2. Eis a minha resposta, com data de hoje:

"José Carlos: Só hoje de manhã li a sua mensagem. Deixe-me confessar-lhe que me comoveu mas ao mesmo tempo também me deixou uma pontinha de orgulho. Você não é dos guinéus que diabolizam os tugas (o termo depreciativo que, como deve estar lembrado, era utilizado pelos guineenses, em geral, para se referirem aos portugueses que ocupavam a vossa terra). Penso que esse tempo, em que as coisas eram vistas a branco e preto, já passou. O tempo dos ressentimentos já passou. A histórias e as estórias são sempre muito mais compridas e complicadas do que o tempo que a gente tem para as escrever e contar… Além disso, o meu país e o meu povo estão reconciliados um com o outro, e também com a Guiné e com os guineenses, os quais de resto continuam a ter um lugar especial no nosso coração de tugas.

"Dito isto, eu fico muito orgulhoso por saber que você era um menino do Xime, no meu tempo de furriel miliciano da CCAÇ 12 (Maio de 1969-Março de 1971), e que foi um outro furriel miliciano, enfermeiro, José Luís Carcalhinho da Ponte, tuga, minhoto de Viana do Castelo, que o ajudou a aprender a língua de Camões, e que fez de si uma criança feliz. De si e de outras crianças do Xime. A sua mensagem revela uma grande sensibilidade humana, além da gratidão por um homem que, nas horas vagas da guerra, ensinava os meninos da Guiné.

"Claro que eu terei tempo e muito gosto em falar consigo, e daí deixar-lhe os meus contactos. O mais simples é indicar-me o seu número de telefone. Procurei contactá-lo rapidamente. E, se mo permitir, vou pôr o seu nome e o seu endereço de e-mail na minha lista de contactos de pessoas que, por uma razão ou outra, estão ligadas ao triângulo Xime-Bambadinca-Xitole no tempo da guerra colonial.

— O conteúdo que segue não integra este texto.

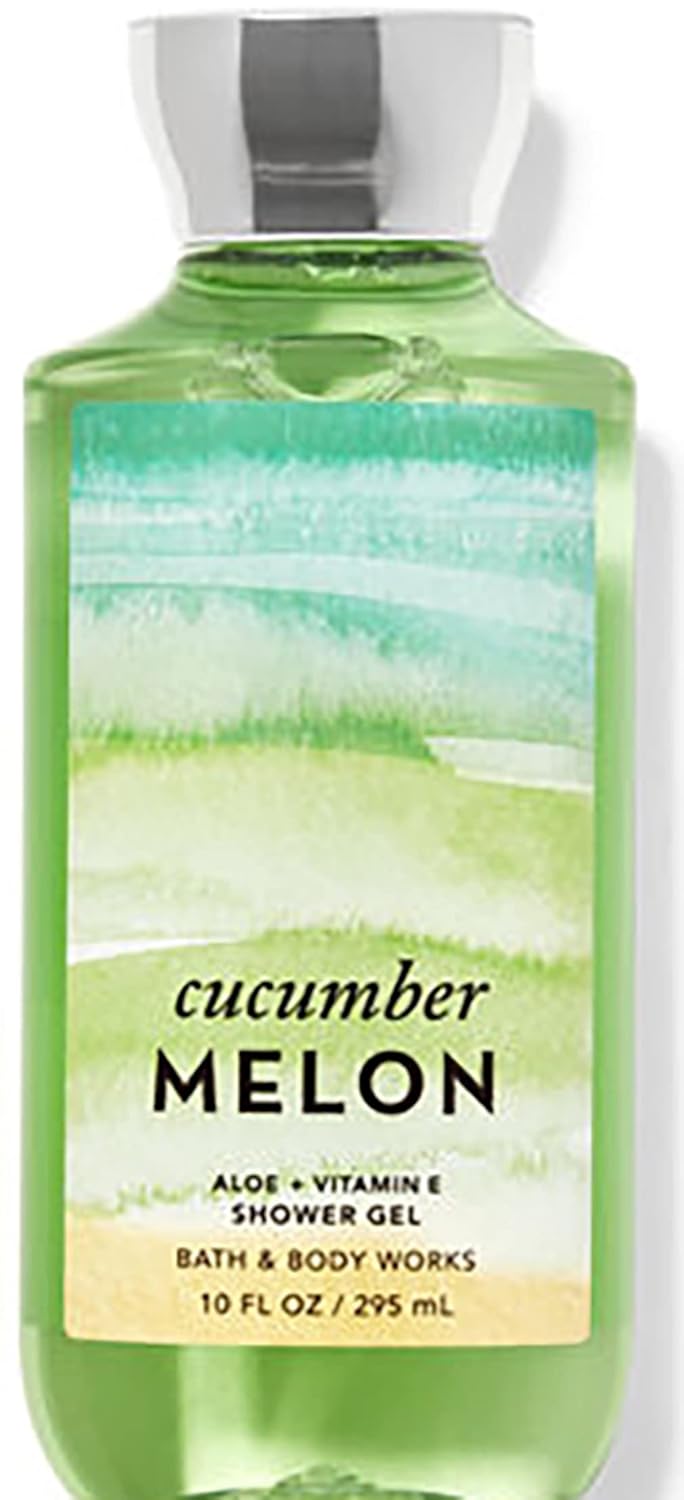 Bath and Body Works FRESH AND BRIGHT Hand Soaps - Set of 5 Gentle Foaming Soaps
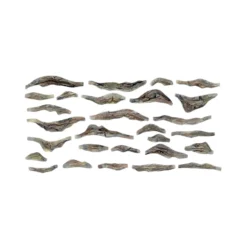 Creek Bank Rock Molds -C1245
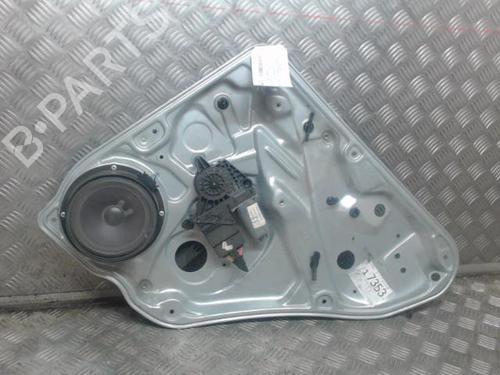 Rear right window mechanism VW PASSAT B5.5 (3B3) 1.9 TDI | BP27984476C25 - Image 2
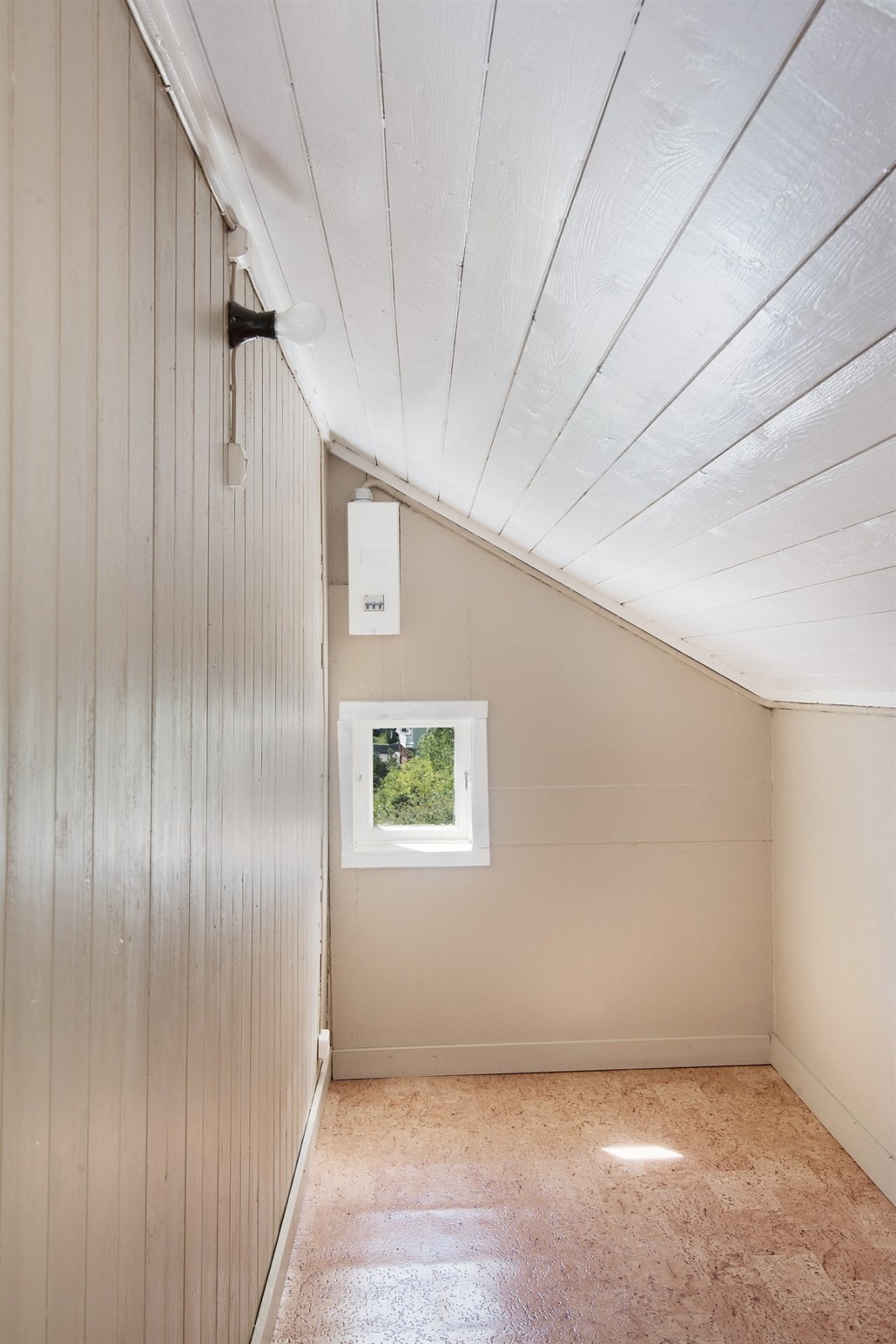 Her er det godt med oppbevaringsmuligheter Galleribilde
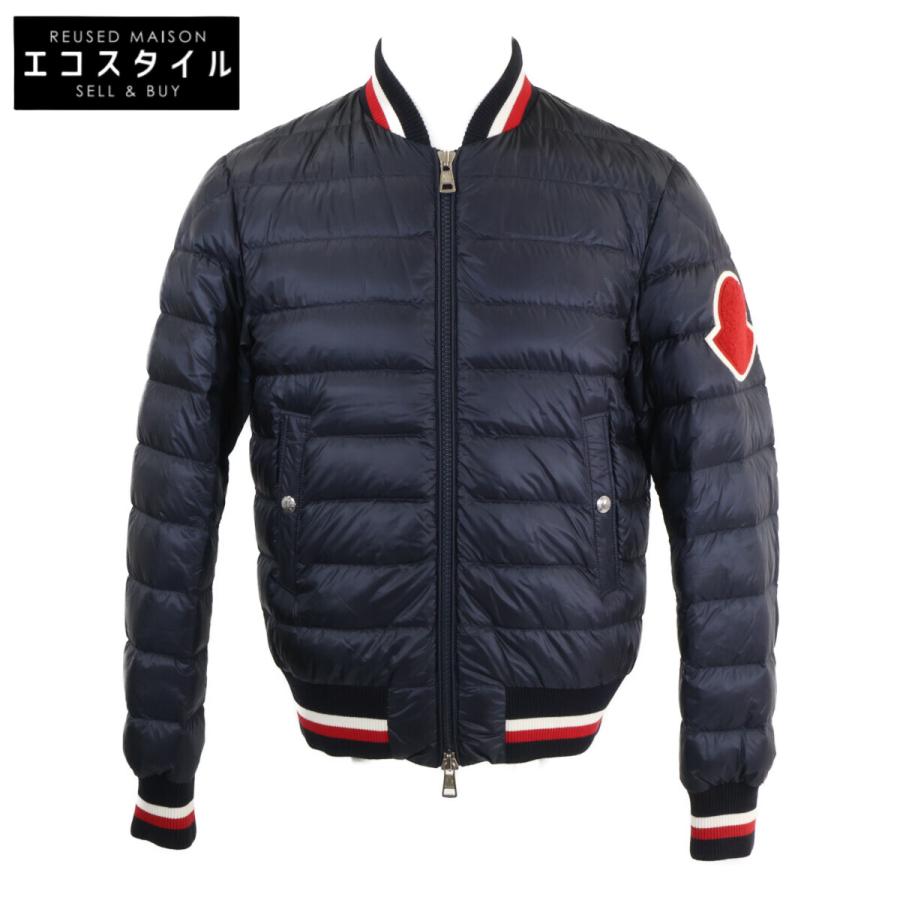 MONCLER（モンクレール） 美品/ DELTOUR ライトダウン ブルゾン 1 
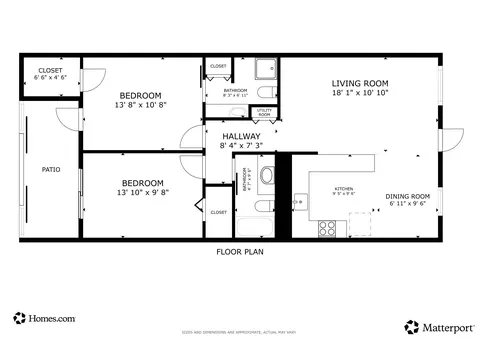 1049 Wolverton C, Boca Raton, FL 33434 photo 25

Veja a minha página sobre os Subsídios para a História da Gerra Clonial> Guiné.

"Devo esclarecê-lo que eu não pertenci à CART 2715 nem à CART 3494. Sou mais velho do que os elementos destas companhias. Mas metade da minha comissão passei-o em contacto frequente com a CART 2715 que estava sedeada no Xime. Os camaradas da CART 3494 (que chegou ao Xime por volta de Janeiro de 1972) já não os conheci, mas eles continuaram a trabalhar com a CCAÇ 12 (que era formada por praças africanas, oriundas do chão fula, e em especial dos regulados de Xime, Corubal, Badora e Cossé; todos eles eram fulas ou futafulas, à excepção de um mancanhe, que era natural de Bissau; havia ainda dois mandingas).

"Vou pô-lo em contacto com duas pessoas desse tempo:

(i) o Sousa de Castro (o ex-1º cabo radiotelegrafista Castro, que pertencia à CART 3494, e que curiosamente também é natural de Viana do Castelo, ou vive e trabalha lá);

(ii) o David J. Guimarães, ex-furriel miliciano da CART 2716, aquartelada no Xitole, e do mesmo batalhão da CART 2715, o BART 2917). O seu professor primário, José Luís Carcalhinho da Ponte, deve ter pertencido à CART 2715 ou à CART 3494 (que, por sua vez, estava integrada no BART 3873).

"Presumo que o José Carlos queira encontrar, contactar ou obter o contacto do seu mestre de escola. Talvez estes dois nossos amigos o possam ajudar. Eu, pessoalmente, não conheço nem me lembro desse furriel miliciano enfermeiro. Um ciber-abraço. LG."

3. Fiquei hoje a saber, pelo endereço de e-mail e por uma pesquisa rápida na Net, que o José Carlos Mussa Biai trabalha no Intituto Geográfico Português e é co-autor de um ou mais trabalhos de investigação na área de engenharia florestal onde se formou, relacionados com o seu país de origem.